В комнате родителей, правда, появились кровать с пришпиленной над ней клеенкой — вместо ковра, письменный стол, крытый черным канцелярским дермантином с золотистыми разводами чернил (за этим столом и я готовила уроки), книжный шкаф, перенабитый книгами, и старая венская качалка.
В моей — проходной — комнате стояла железная койка и этажерка для книг. Самая первая — тоже проходная — комната называлась столовой, потому что в ней обедали за большим кухонным столом. Тут же стояла раскладушка домработницы, а под окном — мамин старорежимный сундучок.
Мать стала лепить—за неимением мастерской—в их с отцом комнате. Все полы квартиры были испятнаны белыми следами глины и алебастра.
По примеру матери местные «дамы» стали устраивать у себя «приемы». Побывав на них раз или два, мама недовольно сказала:
— Спятили они, что ли? Устраивать кулинарные состязания, когда в стране голод. Нет уж! У меня будет винегрет и чай. Большего они не дождутся.
Большего не дождались. Мать и отец прослыли оригиналами, и тем сильнее тянулись к ним пофилософствовать за винегретом, подивиться на замотанную мокрыми тряпками скульптуру посреди «залы» и на белые следы по всей квартире, на которые хозяева не обращали внимания.
Но это были — гости. А друзей — они же сотрудники по бывшим редакциям—отец привез с собой. Среди них — чету Табейкиных.
Рива Табейкина была подругой матери. А Ритка Табейкина — моей подругой.
Наше знакомство началось со стычки. Табейкина прислали еще в Шахты заместителем отца. Они приехали вечером, мест в гостинице не оказалось, и они остались ночевать у нас.

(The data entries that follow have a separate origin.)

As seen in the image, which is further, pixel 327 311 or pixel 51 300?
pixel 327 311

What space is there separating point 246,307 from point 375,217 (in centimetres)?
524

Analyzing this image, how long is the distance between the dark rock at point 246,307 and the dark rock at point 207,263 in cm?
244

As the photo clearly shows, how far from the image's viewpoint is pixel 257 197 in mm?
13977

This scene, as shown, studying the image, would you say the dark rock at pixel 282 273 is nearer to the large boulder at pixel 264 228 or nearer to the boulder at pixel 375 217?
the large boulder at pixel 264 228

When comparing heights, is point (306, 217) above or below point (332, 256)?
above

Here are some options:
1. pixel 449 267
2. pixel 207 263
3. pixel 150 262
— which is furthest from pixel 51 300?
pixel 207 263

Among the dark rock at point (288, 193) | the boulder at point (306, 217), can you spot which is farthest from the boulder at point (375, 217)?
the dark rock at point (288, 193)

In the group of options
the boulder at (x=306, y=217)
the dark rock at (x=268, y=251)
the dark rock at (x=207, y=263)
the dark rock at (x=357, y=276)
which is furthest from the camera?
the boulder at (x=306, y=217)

Взрослые спали на полу, а ко мне в кровать положили незнакомую девочку. Утром я обнаружила себя спихнутой с подушки, а на подушке—круглое скуластое лицо. Я попробовала его слегка отодвинуть ладонью. Открылись серые глаза:
— Ты чего?
— Подвинься. Ты спихнула меня с моей подушки. Глаза сверкнули:
— Ax ты спекулянтка!
От обиды и главное—от неожиданности—я заплакала.
— В чем дело? — спросила мать.
— Она обозвала меня спекулянткой.
— Господи! — воскликнула Рива Табейкина.— Что за скверная девчонка! Ты почему ругаешься?
— Она сказала, что это ее подушка.— Рита упрямо сжала губы и вдруг просветлела: — Я спутала! Я хотела сказать — собственница.
— Сейчас же извинись!
Круглое лицо теперь простодушно сияло:
— Извини. Я хотела сказать — собственница.
— Сначала узнай смысл слова, а потом уже употребляй,— сказала Ритина мать.— И откуда только они этого набираются?
— Из воздуха,— ответила моя. Рита засмеялась:
— «Из воздуха!» Ну и буза!
Я засмеялась тоже. Мы обе уткнулись в подушку. И стали друзьями.
В Таганроге Табейкины временно поселились в гостинице, это было далеко, и виделись мы с Риткой нечасто.